→ 課題一覧
1: 四天王寺ワッソの記事をもとに、次の問いに答えること。
(a) 伊利之が日本の皇室から与えられた姓は何か。
(b) 日本書紀の記録では、当時日本に渡ってきた高句麗使節は伊利之を含めて全部で何人か。
(c) 若光は誰の息子であるとの説があるか。
2: 四天王寺ワッソの記事のうち、「高句麗(BC37~668)は」で始まり「いワッソの主要人物の1人だ。」まで続く部分を、一字も変えずに打ち直すこと。

======== 提供テキスト

四天王寺ワッソ【第5回】高句麗に由来する祇園祭

韓日交流の歴史を紐解く
日付: 2018年09月20日 00時00分

大興王の登場にわく大阪市民たち

 前回に続き、ワッソパレードに登場する韓半島の国々と偉人たちの足跡をたどってみたい。四天王寺ワッソ実行委員会の製作映像と追加取材を基に、密接な関係にあった韓日交流の歴史を紐解いてみよう。
(李民晧ワッソ取材チーム長)

 ワッソパレードは韓日交流史、東北アジアの歴史教育を体験できる場だ。その中でも、高句麗の偉人たちが日本と結んだ縁の歴史もやはり注目に値する。
高句麗(BC37~668)は、現在の北韓の首都・平壌を中心に韓半島北半部、中国大陸までをも支配した古代国家だ。斉明(在位655~661、百済系の女王)在任期の656年、高句麗の使節・伊利之使主は、新羅の牛頭山の神・素戔嗚尊を京都へ迎え、祭祀を執り行った。
伊利之は、日本の皇室から八坂造という姓を与えられた。つまり八坂は、伊利之の日本名となる。高句麗の使節が素戔嗚尊を慕い、建立した神社が今日の八坂神社だ。
八坂神社の「祇園祭」は毎年7月、京都一円で盛大に行われている。このように、日本の3大祭りは高句麗が起源である。
日本書紀には、当時日本に渡ってきた高句麗使節は伊利之を含む全81人であると記録されている。
ワッソに登場する高句麗の主要人物は、伊利之と僧侶・曇徴と法定、将軍・乙支文徳と淵蓋蘇文などだ。高句麗の渡来人のリーダーである若光も欠かすことのできないワッソの主要人物の1人だ。
若光は、高句麗最後の王・宝蔵王の息子との説があり、一族と共に在日高句麗集落を主導した人物として伝えられている。

================
======== データ抜粋

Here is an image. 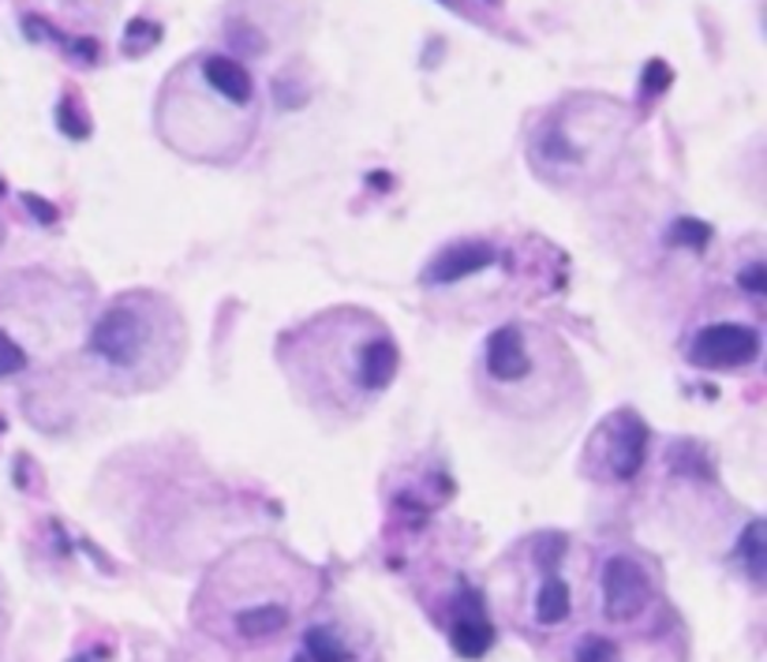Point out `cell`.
<instances>
[{"label": "cell", "instance_id": "obj_1", "mask_svg": "<svg viewBox=\"0 0 767 662\" xmlns=\"http://www.w3.org/2000/svg\"><path fill=\"white\" fill-rule=\"evenodd\" d=\"M169 308L150 297H124L101 314L90 333V352L112 371H139L166 355Z\"/></svg>", "mask_w": 767, "mask_h": 662}, {"label": "cell", "instance_id": "obj_2", "mask_svg": "<svg viewBox=\"0 0 767 662\" xmlns=\"http://www.w3.org/2000/svg\"><path fill=\"white\" fill-rule=\"evenodd\" d=\"M756 355H760V333L741 322L704 325L689 344V360L697 367H715V371L745 367V363H753Z\"/></svg>", "mask_w": 767, "mask_h": 662}, {"label": "cell", "instance_id": "obj_3", "mask_svg": "<svg viewBox=\"0 0 767 662\" xmlns=\"http://www.w3.org/2000/svg\"><path fill=\"white\" fill-rule=\"evenodd\" d=\"M648 599H651V584L640 562L618 554L602 565V610H607L610 621H618V625L637 621L648 610Z\"/></svg>", "mask_w": 767, "mask_h": 662}, {"label": "cell", "instance_id": "obj_4", "mask_svg": "<svg viewBox=\"0 0 767 662\" xmlns=\"http://www.w3.org/2000/svg\"><path fill=\"white\" fill-rule=\"evenodd\" d=\"M495 259H498V251L490 248V243H484V240L449 243L446 251H438L435 259L427 262L424 281L427 284H457V281L472 278V273H479V270H487Z\"/></svg>", "mask_w": 767, "mask_h": 662}, {"label": "cell", "instance_id": "obj_5", "mask_svg": "<svg viewBox=\"0 0 767 662\" xmlns=\"http://www.w3.org/2000/svg\"><path fill=\"white\" fill-rule=\"evenodd\" d=\"M487 371L495 382H525L531 374V360L525 349V330L520 325H498L487 338Z\"/></svg>", "mask_w": 767, "mask_h": 662}, {"label": "cell", "instance_id": "obj_6", "mask_svg": "<svg viewBox=\"0 0 767 662\" xmlns=\"http://www.w3.org/2000/svg\"><path fill=\"white\" fill-rule=\"evenodd\" d=\"M397 367H401V352L386 333H375L371 341H363L360 360H356V382L363 393H382L390 390L397 379Z\"/></svg>", "mask_w": 767, "mask_h": 662}, {"label": "cell", "instance_id": "obj_7", "mask_svg": "<svg viewBox=\"0 0 767 662\" xmlns=\"http://www.w3.org/2000/svg\"><path fill=\"white\" fill-rule=\"evenodd\" d=\"M644 457H648V427L632 412H626L618 420V438H614V453H610L614 475L618 480H632L644 468Z\"/></svg>", "mask_w": 767, "mask_h": 662}, {"label": "cell", "instance_id": "obj_8", "mask_svg": "<svg viewBox=\"0 0 767 662\" xmlns=\"http://www.w3.org/2000/svg\"><path fill=\"white\" fill-rule=\"evenodd\" d=\"M202 76H207V83L218 90L225 101H232V106H248L255 98V83H251L248 68L237 64L232 57H210L207 64H202Z\"/></svg>", "mask_w": 767, "mask_h": 662}, {"label": "cell", "instance_id": "obj_9", "mask_svg": "<svg viewBox=\"0 0 767 662\" xmlns=\"http://www.w3.org/2000/svg\"><path fill=\"white\" fill-rule=\"evenodd\" d=\"M292 621V610L289 606H278V603H259V606H248L237 614V633L243 640H270L289 629Z\"/></svg>", "mask_w": 767, "mask_h": 662}, {"label": "cell", "instance_id": "obj_10", "mask_svg": "<svg viewBox=\"0 0 767 662\" xmlns=\"http://www.w3.org/2000/svg\"><path fill=\"white\" fill-rule=\"evenodd\" d=\"M449 644H454L460 659H484L487 651L495 648V629H490L487 618L468 614L449 629Z\"/></svg>", "mask_w": 767, "mask_h": 662}, {"label": "cell", "instance_id": "obj_11", "mask_svg": "<svg viewBox=\"0 0 767 662\" xmlns=\"http://www.w3.org/2000/svg\"><path fill=\"white\" fill-rule=\"evenodd\" d=\"M569 584L555 573H547L544 588L536 595V621L539 625H561L569 618Z\"/></svg>", "mask_w": 767, "mask_h": 662}, {"label": "cell", "instance_id": "obj_12", "mask_svg": "<svg viewBox=\"0 0 767 662\" xmlns=\"http://www.w3.org/2000/svg\"><path fill=\"white\" fill-rule=\"evenodd\" d=\"M738 558L745 562V569H749V576L756 580V584H760L764 569H767V562H764V521H749V528L741 532V539H738Z\"/></svg>", "mask_w": 767, "mask_h": 662}, {"label": "cell", "instance_id": "obj_13", "mask_svg": "<svg viewBox=\"0 0 767 662\" xmlns=\"http://www.w3.org/2000/svg\"><path fill=\"white\" fill-rule=\"evenodd\" d=\"M303 648H307V659L311 662H349V651H345V644L326 625L307 629Z\"/></svg>", "mask_w": 767, "mask_h": 662}, {"label": "cell", "instance_id": "obj_14", "mask_svg": "<svg viewBox=\"0 0 767 662\" xmlns=\"http://www.w3.org/2000/svg\"><path fill=\"white\" fill-rule=\"evenodd\" d=\"M667 237H670V243H681V248L704 251L711 243V225H704V221H697V218H678Z\"/></svg>", "mask_w": 767, "mask_h": 662}, {"label": "cell", "instance_id": "obj_15", "mask_svg": "<svg viewBox=\"0 0 767 662\" xmlns=\"http://www.w3.org/2000/svg\"><path fill=\"white\" fill-rule=\"evenodd\" d=\"M577 662H618V648L607 636H585L577 644Z\"/></svg>", "mask_w": 767, "mask_h": 662}, {"label": "cell", "instance_id": "obj_16", "mask_svg": "<svg viewBox=\"0 0 767 662\" xmlns=\"http://www.w3.org/2000/svg\"><path fill=\"white\" fill-rule=\"evenodd\" d=\"M27 367V352L19 349V344L8 338L4 330H0V379H8V374H19Z\"/></svg>", "mask_w": 767, "mask_h": 662}, {"label": "cell", "instance_id": "obj_17", "mask_svg": "<svg viewBox=\"0 0 767 662\" xmlns=\"http://www.w3.org/2000/svg\"><path fill=\"white\" fill-rule=\"evenodd\" d=\"M158 38H161L158 27H153V23H139V19H136V23L128 27L124 53H136V49H139V53H147L150 46H158Z\"/></svg>", "mask_w": 767, "mask_h": 662}, {"label": "cell", "instance_id": "obj_18", "mask_svg": "<svg viewBox=\"0 0 767 662\" xmlns=\"http://www.w3.org/2000/svg\"><path fill=\"white\" fill-rule=\"evenodd\" d=\"M561 554H566V535H544L536 543V562L544 573H550L561 562Z\"/></svg>", "mask_w": 767, "mask_h": 662}, {"label": "cell", "instance_id": "obj_19", "mask_svg": "<svg viewBox=\"0 0 767 662\" xmlns=\"http://www.w3.org/2000/svg\"><path fill=\"white\" fill-rule=\"evenodd\" d=\"M667 87H670V68L663 60H648V68H644V90L648 94H663Z\"/></svg>", "mask_w": 767, "mask_h": 662}, {"label": "cell", "instance_id": "obj_20", "mask_svg": "<svg viewBox=\"0 0 767 662\" xmlns=\"http://www.w3.org/2000/svg\"><path fill=\"white\" fill-rule=\"evenodd\" d=\"M741 289H749V292H756V297H760V292H767V270L760 267V262H753L749 270L741 273Z\"/></svg>", "mask_w": 767, "mask_h": 662}, {"label": "cell", "instance_id": "obj_21", "mask_svg": "<svg viewBox=\"0 0 767 662\" xmlns=\"http://www.w3.org/2000/svg\"><path fill=\"white\" fill-rule=\"evenodd\" d=\"M57 117H60V128H64V131H68V136H71V139L87 136V128H83V124H76V117H71V101H60Z\"/></svg>", "mask_w": 767, "mask_h": 662}, {"label": "cell", "instance_id": "obj_22", "mask_svg": "<svg viewBox=\"0 0 767 662\" xmlns=\"http://www.w3.org/2000/svg\"><path fill=\"white\" fill-rule=\"evenodd\" d=\"M23 202H27L30 210H34V218H38V221H57L53 202H46V199H38V195H23Z\"/></svg>", "mask_w": 767, "mask_h": 662}, {"label": "cell", "instance_id": "obj_23", "mask_svg": "<svg viewBox=\"0 0 767 662\" xmlns=\"http://www.w3.org/2000/svg\"><path fill=\"white\" fill-rule=\"evenodd\" d=\"M442 4H446V8H454V12H457V8H460V0H442Z\"/></svg>", "mask_w": 767, "mask_h": 662}, {"label": "cell", "instance_id": "obj_24", "mask_svg": "<svg viewBox=\"0 0 767 662\" xmlns=\"http://www.w3.org/2000/svg\"><path fill=\"white\" fill-rule=\"evenodd\" d=\"M292 662H311V659H307V655H296Z\"/></svg>", "mask_w": 767, "mask_h": 662}]
</instances>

================

→ 回答
1:
(a) 八坂造
(b) 全81人
(c) 高句麗最後の王・宝蔵王

2:
高句麗(BC37~668)は、現在の北韓の首都・平壌を中心に韓半島北半部、中国大陸までをも支配した古代国家だ。斉明(在位655~661、百済系の女王)在任期の656年、高句麗の使節・伊利之使主は、新羅の牛頭山の神・素戔嗚尊を京都へ迎え、祭祀を執り行った。
伊利之は、日本の皇室から八坂造という姓を与えられた。つまり八坂は、伊利之の日本名となる。高句麗の使節が素戔嗚尊を慕い、建立した神社が今日の八坂神社だ。
八坂神社の「祇園祭」は毎年7月、京都一円で盛大に行われている。このように、日本の3大祭りは高句麗が起源である。
日本書紀には、当時日本に渡ってきた高句麗使節は伊利之を含む全81人であると記録されている。
ワッソに登場する高句麗の主要人物は、伊利之と僧侶・曇徴と法定、将軍・乙支文徳と淵蓋蘇文などだ。高句麗の渡来人のリーダーである若光も欠かすことのできないワッソの主要人物の1人だ。